# [Exercise directions]
Only the pictures are to be dropped, and the rest of the data should be copied exactly.
━━━━━━━━━━━━━━━━━━━━
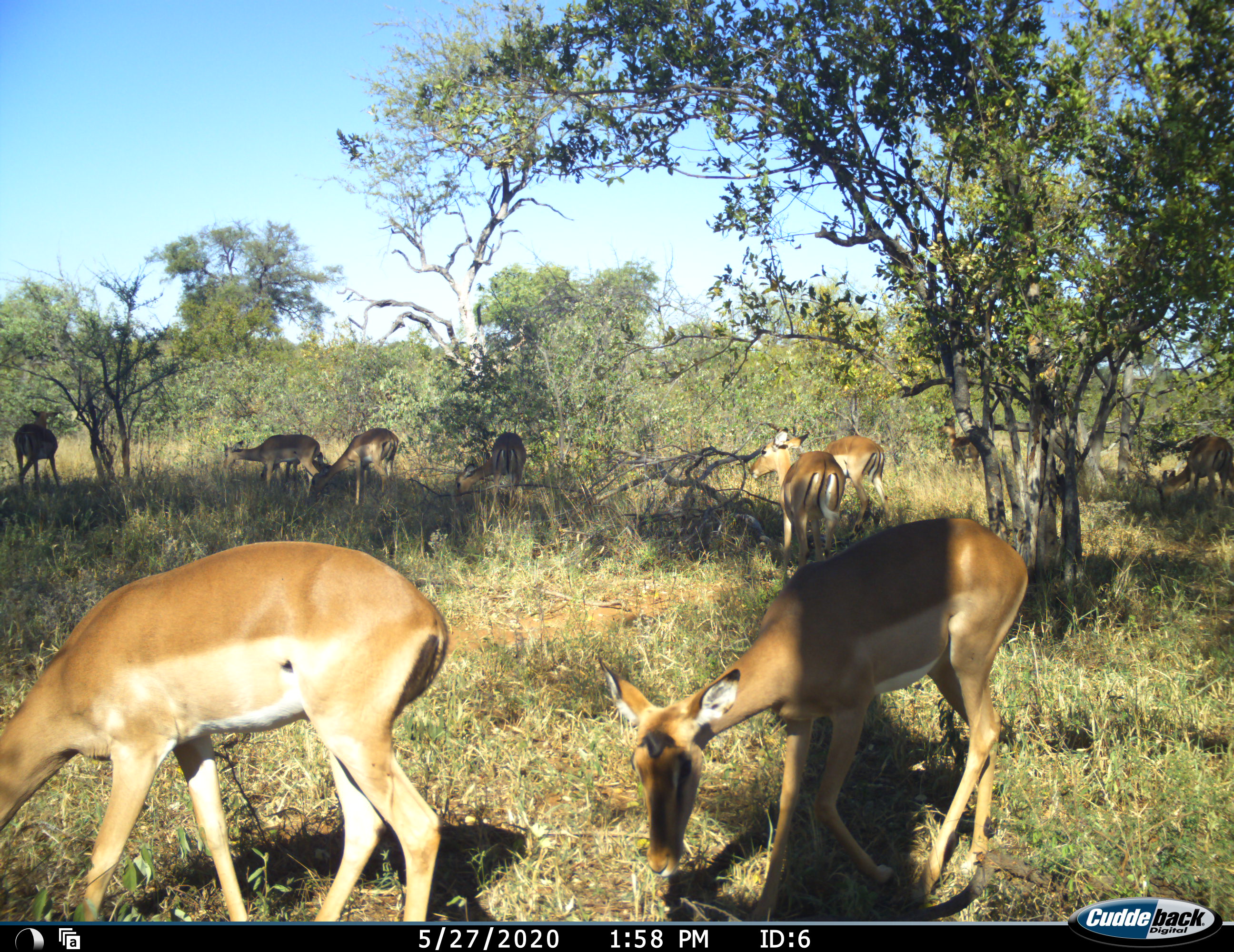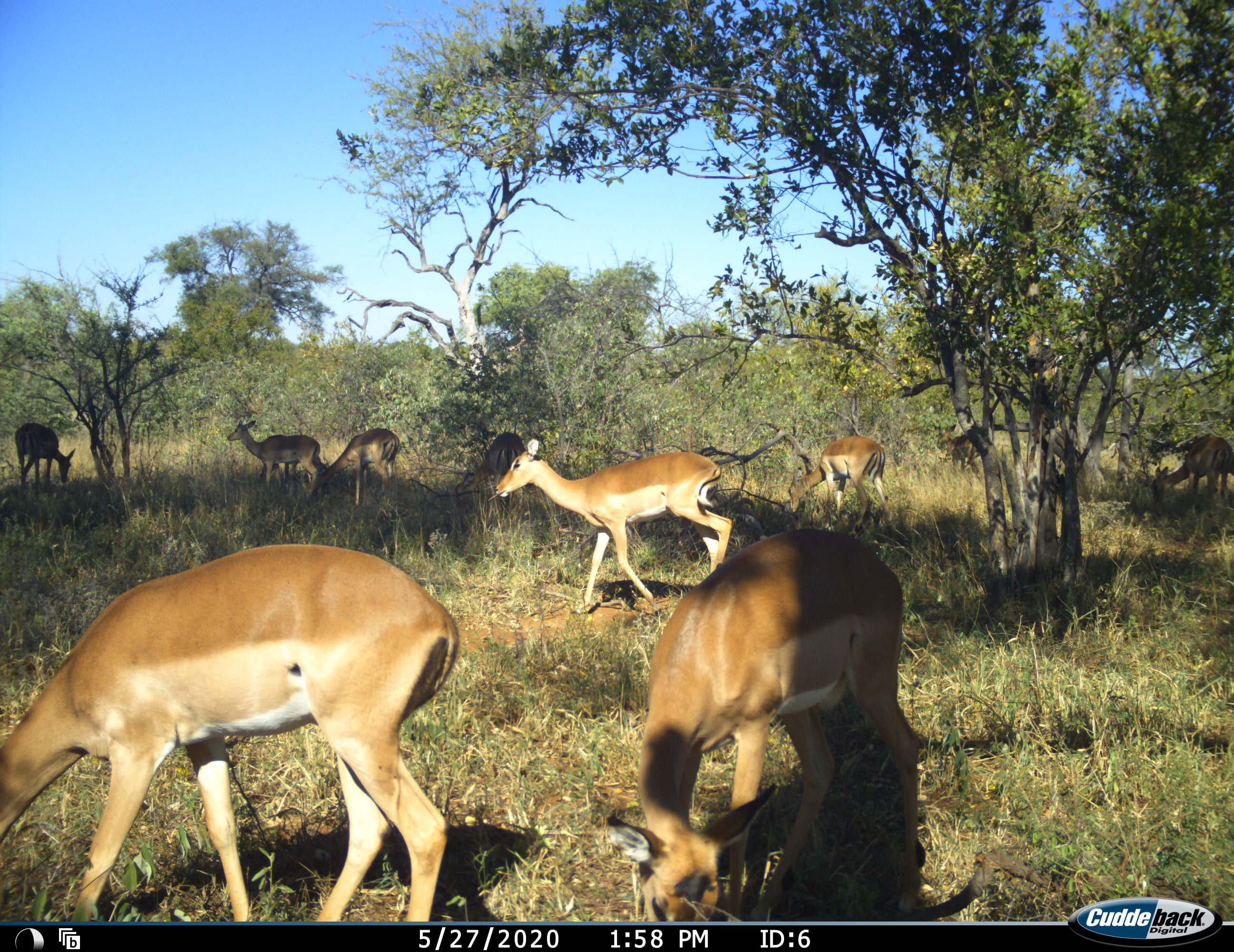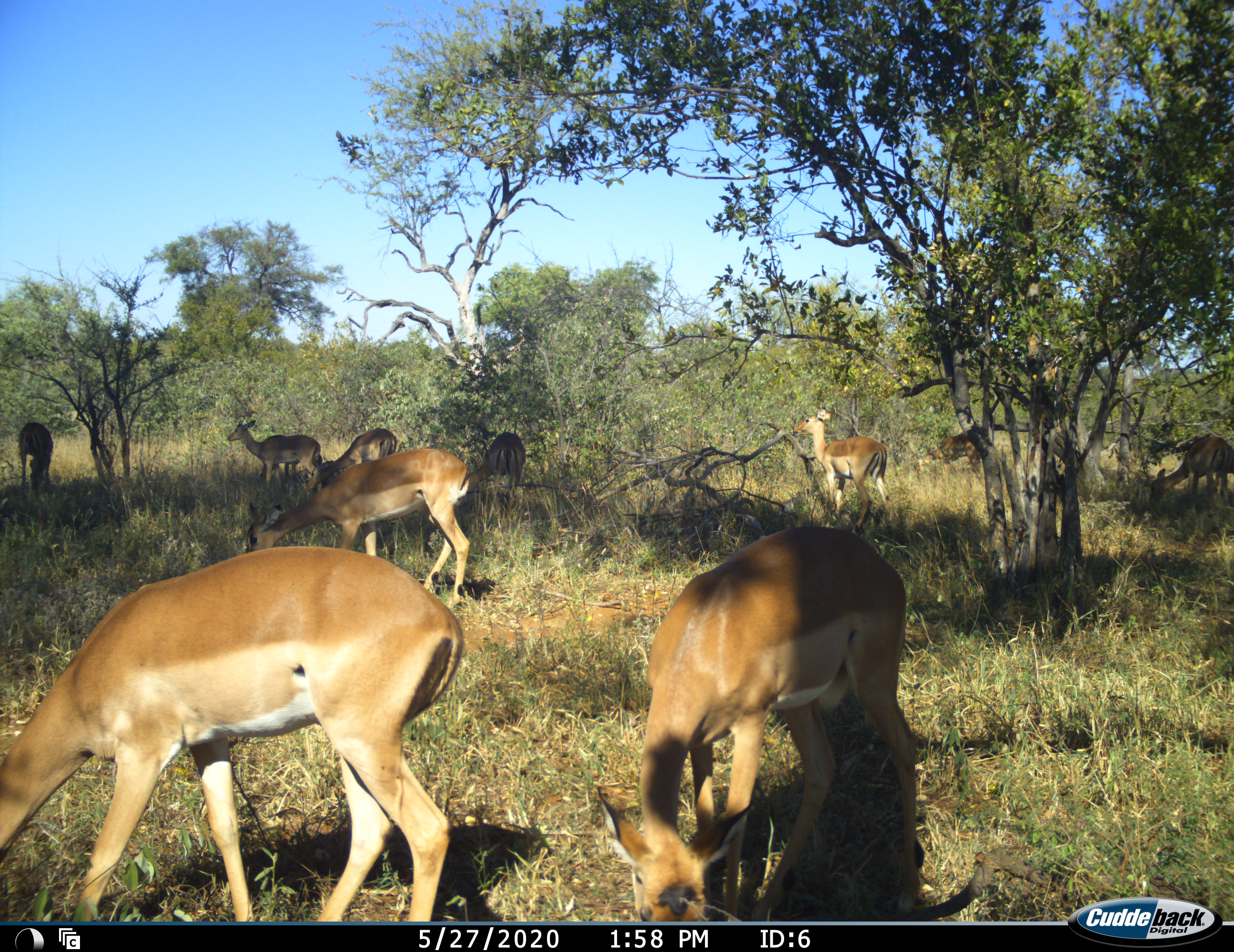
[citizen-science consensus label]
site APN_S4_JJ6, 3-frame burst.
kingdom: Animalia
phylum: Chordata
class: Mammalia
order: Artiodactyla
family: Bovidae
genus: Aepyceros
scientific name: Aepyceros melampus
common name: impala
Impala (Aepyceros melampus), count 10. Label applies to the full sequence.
━━━━━━━━━━━━━━━━━━━━
# [Written answer]
[citizen-science consensus label]
site APN_S4_JJ6, 3-frame burst.
kingdom: Animalia
phylum: Chordata
class: Mammalia
order: Artiodactyla
family: Bovidae
genus: Aepyceros
scientific name: Aepyceros melampus
common name: impala
Impala (Aepyceros melampus), count 10. Label applies to the full sequence.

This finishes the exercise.